Interview: Ashutosh Jain, CISO of Axis Bank
Interview: Ashutosh Jain, CISO of Axis Bank

Ali Taherian: You've come to your current role with extensive experience in auditing, how does that  background contribute to your current role? and what was your career route into  the CISO position?

Ashutosh Jain: When I was doing my MBA (Masters of Business Administration), I realised the future of financial services is going to be technology.

The audit was the initial few years of my career and actually gave depth to my understanding of information security. Generally, people start their career in information security a bit narrower focused but when consulting and auditing (marry) together, one gets the chance of having a huge breadth, not only across all the technology but also across various verticals.

That breadth really helps a lot in later years when you want to specialise.

AT: How do you communicate information security issues to the board? 

AJ: First of all, I think the most important principle in communication with the board is communicating in understandable english, because when conversation remains technical, people cannot appreciate the full depth of it.

A CISO is supposed to translate the technology in a manner that can be understood in plain english. Secondly, understanding the full risk is absolutely critical for the CISOs themselves. A proper understanding of technology and hence the business impact of that in order to be able to articulate the full impact.

AT: How MBA contribute to excel in CISO role?

AJ: (The) CISO role is the marriage of business and technology; a very limited profession that requires technology and management skills, and requires the art of articulation. It touches a manner that can be understood very well. That's the reason (an) MBA is extremely important (to) help to succeed in this profession.

AT: How do you assess the responsibility of CISO for educating the workforce?

AJ: There are classic sayings in our profession that information security is everybody's business.

It simply means, the appreciation in the sense that if I do something wrong; the organisation is at the receiving end. This kind of appreciation will come when people have some kind of connection with information security and that is where CISO is responsible for having an enterprise-wide plan to make people aware that what the consequences of their options are. The board must be aware of technologies and is not an exception.

AT: Do you think that there are cyber security skills shortages in the financial sector in India?

AJ: There is always a shortage of really good talent because the technology is very evolving, the talent five years back need to get reskilled now, so the demand is always there. India is actually a country producing real talents used domestically and internationally.  I think at macro level (it) looks acceptable but at micro level, there is always a demand.

AT: What is your suggestion to women who wants to follow their career in information security industry?

AJ: I see women personally as a symbol of patience. Patience is a really handy ability in risk management because a lot of time people are not willing to share necessary information. I have seen women excelling in these areas.

AT: Does your organisation share threat intelligence with public bodies such as CERTs, commercial rivals or any others - what do you gain, and what are the risks?

AJ: Banks are required to share threat intelligence with regulators and law enforcement that happens regularly but apart from that, we have a consortium of banks, where we share the information among us to find out what is exactly happening that we can learn from each other.
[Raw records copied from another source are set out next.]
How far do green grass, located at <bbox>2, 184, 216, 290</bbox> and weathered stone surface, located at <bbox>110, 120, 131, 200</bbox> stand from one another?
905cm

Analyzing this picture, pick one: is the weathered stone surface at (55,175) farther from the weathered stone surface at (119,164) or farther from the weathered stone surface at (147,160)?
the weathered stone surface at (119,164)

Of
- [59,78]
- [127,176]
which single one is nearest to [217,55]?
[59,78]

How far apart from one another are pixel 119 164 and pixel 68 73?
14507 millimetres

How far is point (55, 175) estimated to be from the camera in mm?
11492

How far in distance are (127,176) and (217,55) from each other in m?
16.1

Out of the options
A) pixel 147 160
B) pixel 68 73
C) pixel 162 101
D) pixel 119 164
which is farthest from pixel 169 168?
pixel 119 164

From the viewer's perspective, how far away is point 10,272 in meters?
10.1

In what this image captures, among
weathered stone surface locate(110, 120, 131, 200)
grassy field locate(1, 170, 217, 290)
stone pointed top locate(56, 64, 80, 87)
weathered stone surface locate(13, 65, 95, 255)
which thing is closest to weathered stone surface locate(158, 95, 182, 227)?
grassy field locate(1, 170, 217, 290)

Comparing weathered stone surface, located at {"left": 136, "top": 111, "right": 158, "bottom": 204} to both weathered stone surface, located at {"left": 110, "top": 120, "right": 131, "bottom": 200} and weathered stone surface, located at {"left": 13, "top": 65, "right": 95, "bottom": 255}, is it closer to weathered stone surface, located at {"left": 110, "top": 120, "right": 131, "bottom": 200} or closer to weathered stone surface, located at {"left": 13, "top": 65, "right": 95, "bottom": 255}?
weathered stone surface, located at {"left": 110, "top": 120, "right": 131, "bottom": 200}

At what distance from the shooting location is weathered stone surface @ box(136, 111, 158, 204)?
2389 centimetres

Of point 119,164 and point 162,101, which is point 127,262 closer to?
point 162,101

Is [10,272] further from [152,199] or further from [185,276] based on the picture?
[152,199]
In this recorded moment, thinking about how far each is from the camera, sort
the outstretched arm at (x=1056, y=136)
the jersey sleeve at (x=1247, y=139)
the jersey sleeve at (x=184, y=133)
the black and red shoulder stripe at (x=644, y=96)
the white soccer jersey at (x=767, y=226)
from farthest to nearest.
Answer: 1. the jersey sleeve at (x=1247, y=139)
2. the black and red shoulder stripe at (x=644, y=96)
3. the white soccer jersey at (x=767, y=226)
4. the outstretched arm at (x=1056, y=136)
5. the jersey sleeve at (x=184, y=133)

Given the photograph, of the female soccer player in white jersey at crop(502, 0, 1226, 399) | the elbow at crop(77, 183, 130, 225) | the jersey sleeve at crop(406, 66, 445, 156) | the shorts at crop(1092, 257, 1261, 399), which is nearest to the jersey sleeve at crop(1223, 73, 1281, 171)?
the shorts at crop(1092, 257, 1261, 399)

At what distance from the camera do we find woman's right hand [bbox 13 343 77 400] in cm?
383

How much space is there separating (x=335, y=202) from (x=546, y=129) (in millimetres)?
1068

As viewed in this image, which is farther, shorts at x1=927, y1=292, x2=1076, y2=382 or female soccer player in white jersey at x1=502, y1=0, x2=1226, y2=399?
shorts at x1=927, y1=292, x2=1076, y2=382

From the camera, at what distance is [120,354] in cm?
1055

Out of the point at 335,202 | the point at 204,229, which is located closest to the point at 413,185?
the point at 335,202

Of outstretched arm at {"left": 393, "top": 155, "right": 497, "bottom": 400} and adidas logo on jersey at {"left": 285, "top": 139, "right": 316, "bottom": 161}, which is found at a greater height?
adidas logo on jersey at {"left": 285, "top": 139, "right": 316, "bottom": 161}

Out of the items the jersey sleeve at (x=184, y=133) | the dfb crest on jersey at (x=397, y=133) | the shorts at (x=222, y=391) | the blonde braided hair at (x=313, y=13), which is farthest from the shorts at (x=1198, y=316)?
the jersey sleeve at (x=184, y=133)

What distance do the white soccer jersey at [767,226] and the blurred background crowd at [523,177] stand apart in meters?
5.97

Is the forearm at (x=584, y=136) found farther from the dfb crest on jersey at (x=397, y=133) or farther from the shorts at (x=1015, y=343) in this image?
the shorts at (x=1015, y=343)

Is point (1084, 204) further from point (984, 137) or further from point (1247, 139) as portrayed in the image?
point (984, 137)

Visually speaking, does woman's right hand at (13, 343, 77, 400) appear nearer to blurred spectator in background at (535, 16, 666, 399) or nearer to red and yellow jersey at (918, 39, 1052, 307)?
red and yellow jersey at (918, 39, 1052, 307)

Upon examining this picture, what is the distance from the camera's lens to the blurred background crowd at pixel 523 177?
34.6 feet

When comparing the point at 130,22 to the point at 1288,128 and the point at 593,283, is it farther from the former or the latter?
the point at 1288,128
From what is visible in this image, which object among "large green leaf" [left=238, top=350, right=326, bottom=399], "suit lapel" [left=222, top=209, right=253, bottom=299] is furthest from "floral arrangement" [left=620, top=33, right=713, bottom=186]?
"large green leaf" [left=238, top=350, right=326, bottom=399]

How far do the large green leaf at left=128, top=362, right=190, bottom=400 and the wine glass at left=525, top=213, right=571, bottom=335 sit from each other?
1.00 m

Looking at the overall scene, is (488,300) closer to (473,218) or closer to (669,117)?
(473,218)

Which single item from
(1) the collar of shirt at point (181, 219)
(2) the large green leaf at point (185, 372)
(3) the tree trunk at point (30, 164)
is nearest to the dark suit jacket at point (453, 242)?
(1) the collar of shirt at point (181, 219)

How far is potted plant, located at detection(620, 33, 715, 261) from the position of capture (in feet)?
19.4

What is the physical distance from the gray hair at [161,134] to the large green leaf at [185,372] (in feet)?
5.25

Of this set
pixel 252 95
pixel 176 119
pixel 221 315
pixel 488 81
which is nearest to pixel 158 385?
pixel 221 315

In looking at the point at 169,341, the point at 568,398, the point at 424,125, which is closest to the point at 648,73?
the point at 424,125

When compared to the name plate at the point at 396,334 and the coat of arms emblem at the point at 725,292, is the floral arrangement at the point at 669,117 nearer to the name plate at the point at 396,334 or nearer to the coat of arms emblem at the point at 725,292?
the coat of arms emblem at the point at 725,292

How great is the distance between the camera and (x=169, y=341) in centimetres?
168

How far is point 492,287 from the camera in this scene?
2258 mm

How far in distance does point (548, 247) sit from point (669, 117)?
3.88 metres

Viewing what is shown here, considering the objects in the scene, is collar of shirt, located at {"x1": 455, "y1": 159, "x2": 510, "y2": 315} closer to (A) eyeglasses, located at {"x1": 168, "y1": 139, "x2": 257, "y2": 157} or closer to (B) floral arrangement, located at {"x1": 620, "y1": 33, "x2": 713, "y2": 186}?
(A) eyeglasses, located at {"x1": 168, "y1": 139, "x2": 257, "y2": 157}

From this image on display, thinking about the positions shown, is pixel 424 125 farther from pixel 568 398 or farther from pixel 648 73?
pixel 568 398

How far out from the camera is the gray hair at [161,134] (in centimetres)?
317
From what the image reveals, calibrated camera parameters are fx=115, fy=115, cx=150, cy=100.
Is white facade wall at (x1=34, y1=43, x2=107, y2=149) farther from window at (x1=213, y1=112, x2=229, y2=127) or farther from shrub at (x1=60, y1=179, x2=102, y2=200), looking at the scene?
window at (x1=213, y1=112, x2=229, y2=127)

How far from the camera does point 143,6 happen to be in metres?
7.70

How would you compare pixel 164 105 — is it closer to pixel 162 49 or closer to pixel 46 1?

AT: Ransomware is one of the risks that has threaten all industries increasingly. From your perspective how banks should address this risk and What has really worked for you to mitigate this risk that you would recommend others might also do?

AJ: There are a few things that must be taken care of in order to mitigate ransomware risk and I know most of the institutions are doing so.

Ransomware has multiple aspects: The first and foremost is awareness for people. There is (a) clear element that people must be extremely careful of not sharing email ID and contact details with (the) public unnecessarily.

Secondly, secure browsing and not opening any files and not (executing) any document that comes to them.  

Thirdly, with respect to the endpoint security, that needs to be installed and respectively used to enable us to protect the end point.

Fourth, with respect to forensics, one should have the capability to detect if something has really gone wrong.

The fifth and final thing is that if even there is a ransomware attack which might happen to financial institutions, one should have the capability (to) recover data as (much) as possible.

AT: What are the biggest challenges you face in the year ahead?

AJ: Payment delegate malware (is) going to be a very big threat in the upcoming year, likewise ransomware attacks. I think this is going to take much larger shape and form and financial institutions must take care of these risks and take actions well ahead of time.

AT:  How do you predict the future of authentication in online banking?

AJ: Authentication is one of the classic scenarios which is struggling between convenience and security. In terms of what exactly will be the future of authentication, I think it will be pro-convenience and entire authentication will move slightly forward convenience factor. We can see the kind of comfort that is coming via biometrics. But the security will always take some time to catch up because the institutions have to learn from their mistakes and catch up accordingly.

I would not quantify complete replacement of password-based authentication in a number of years, but I would say that it will be a factor of peer pressure and the capability in the respective areas.

AT: How should banks mitigate risks associated with the use of biometrics?

AJ: Biometrics risk comes in various shapes and forms. It can be how exactly biometrics data are stored on a mobile phone, tablet or whether or not somebody can read it or bypass it. I think, these scenarios must be studied thoroughly during the evaluation phase and taken care of accordingly. In the case of outsourcing biometrics solutions, proper in-house lab testing, source code review, or mutually agreed testing lab must be considered to mitigate the risk of integration.